Problem to solve => I'd like the listing below copied exactly, with the images left out.

Information given =>
== Segment start ==
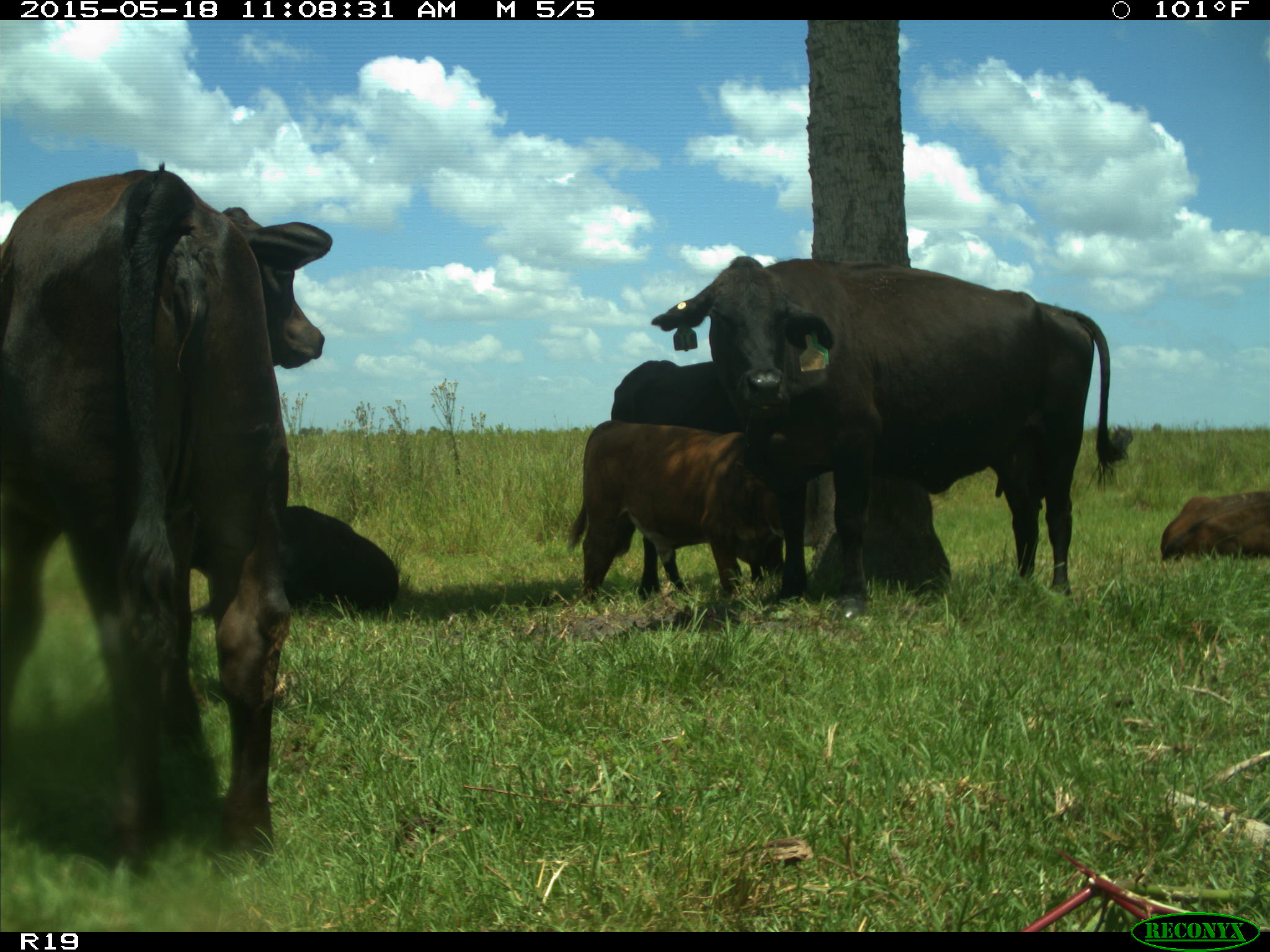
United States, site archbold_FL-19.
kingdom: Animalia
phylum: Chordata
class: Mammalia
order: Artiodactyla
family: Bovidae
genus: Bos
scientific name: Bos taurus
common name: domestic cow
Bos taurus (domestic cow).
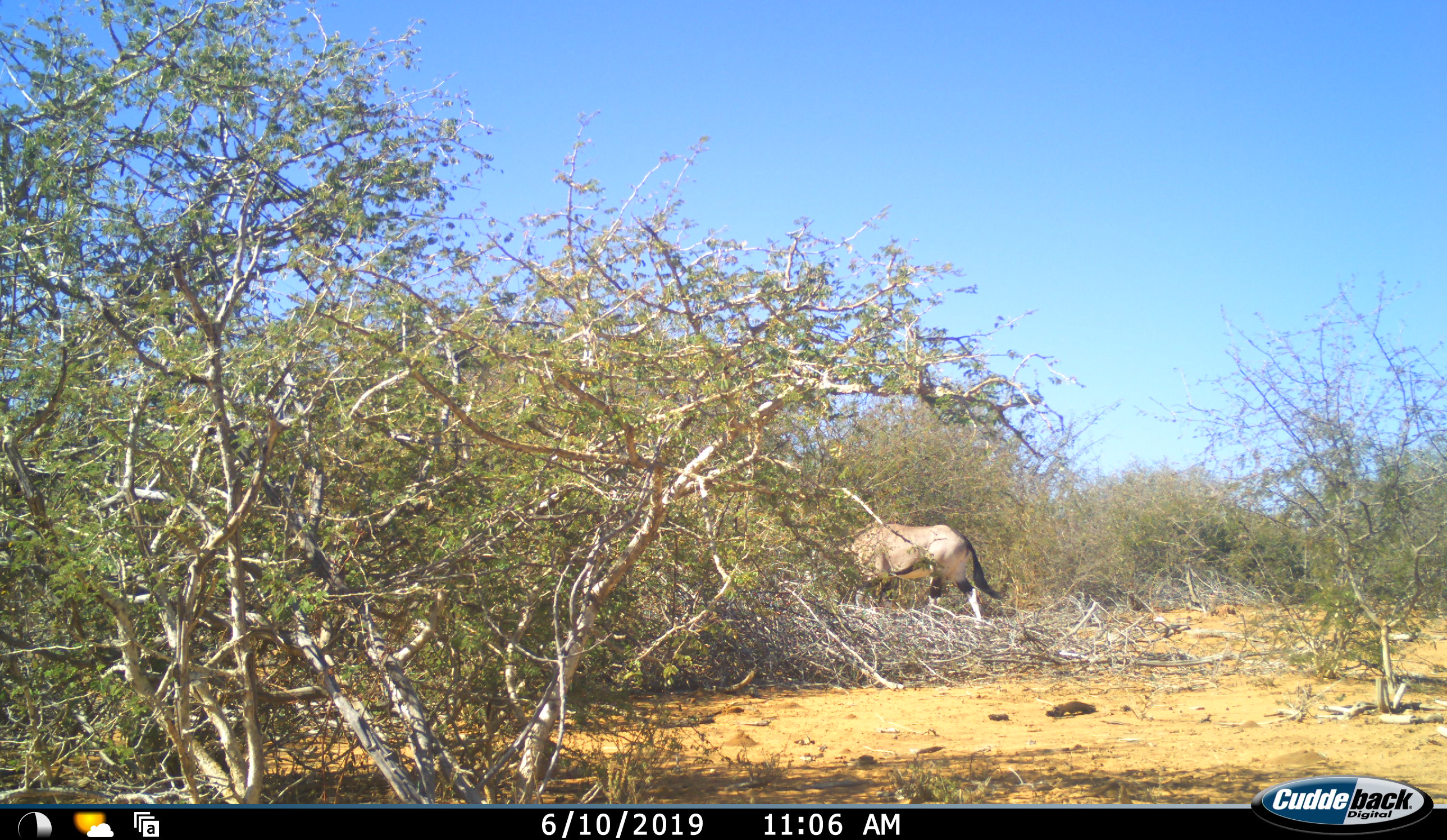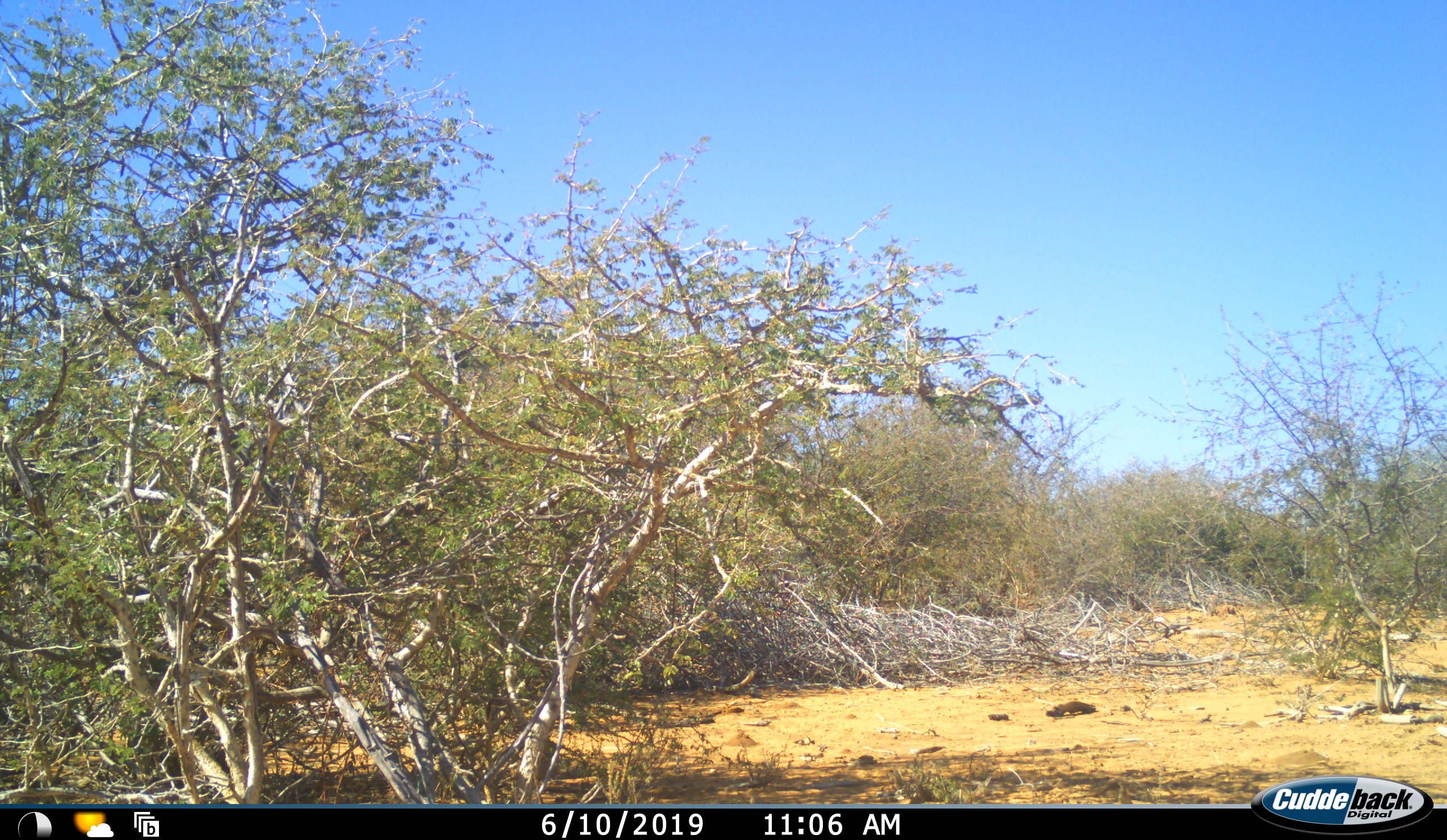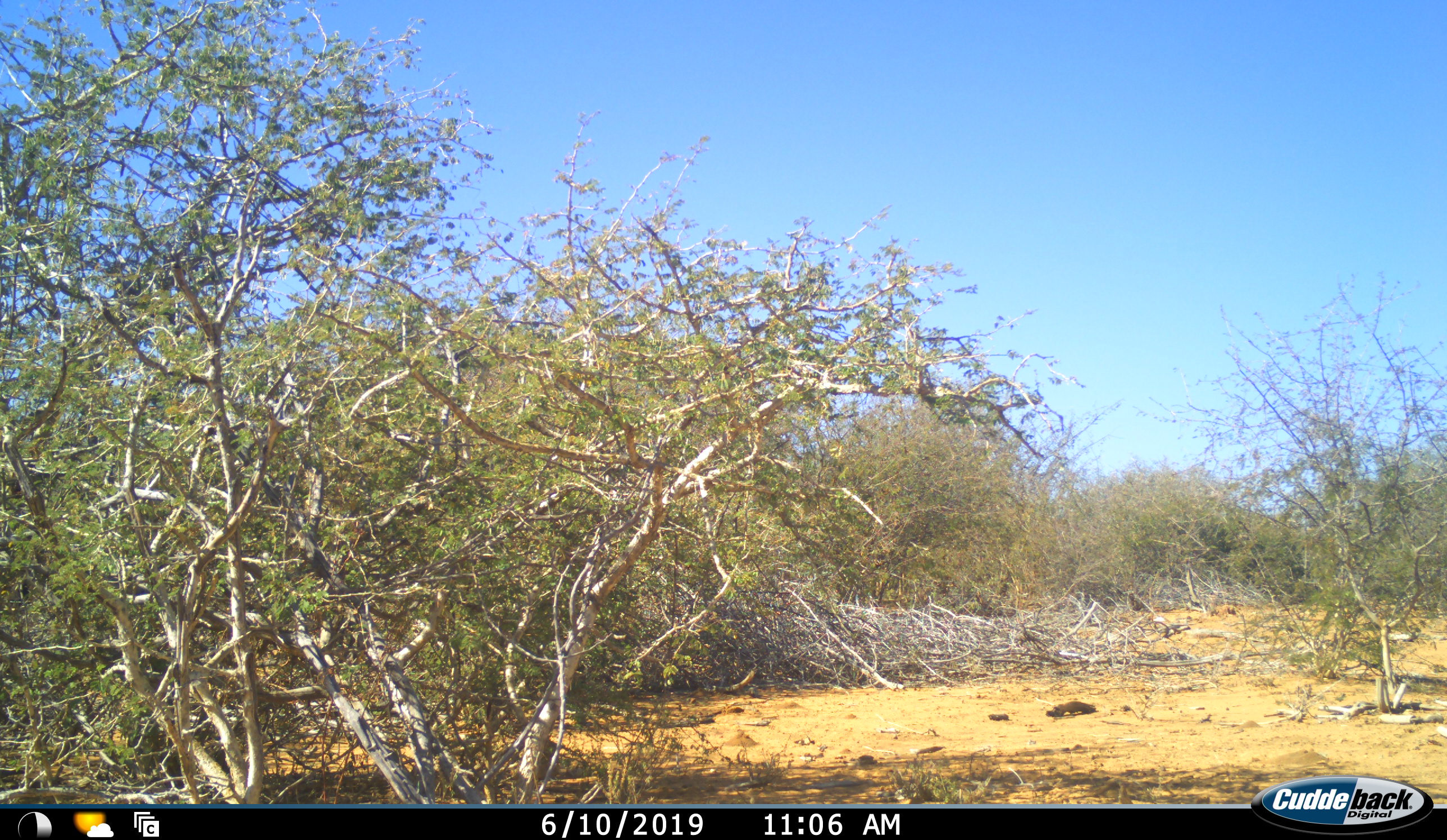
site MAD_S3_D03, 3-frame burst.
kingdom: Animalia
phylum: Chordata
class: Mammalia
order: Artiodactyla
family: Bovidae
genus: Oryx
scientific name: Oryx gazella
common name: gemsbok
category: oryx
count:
== Segment end ==
Written solution =>
United States, site archbold_FL-19.
kingdom: Animalia
phylum: Chordata
class: Mammalia
order: Artiodactyla
family: Bovidae
genus: Bos
scientific name: Bos taurus
common name: domestic cow
Bos taurus (domestic cow).
site MAD_S3_D03, 3-frame burst.
kingdom: Animalia
phylum: Chordata
class: Mammalia
order: Artiodactyla
family: Bovidae
genus: Oryx
scientific name: Oryx gazella
common name: gemsbok
category: oryx
count:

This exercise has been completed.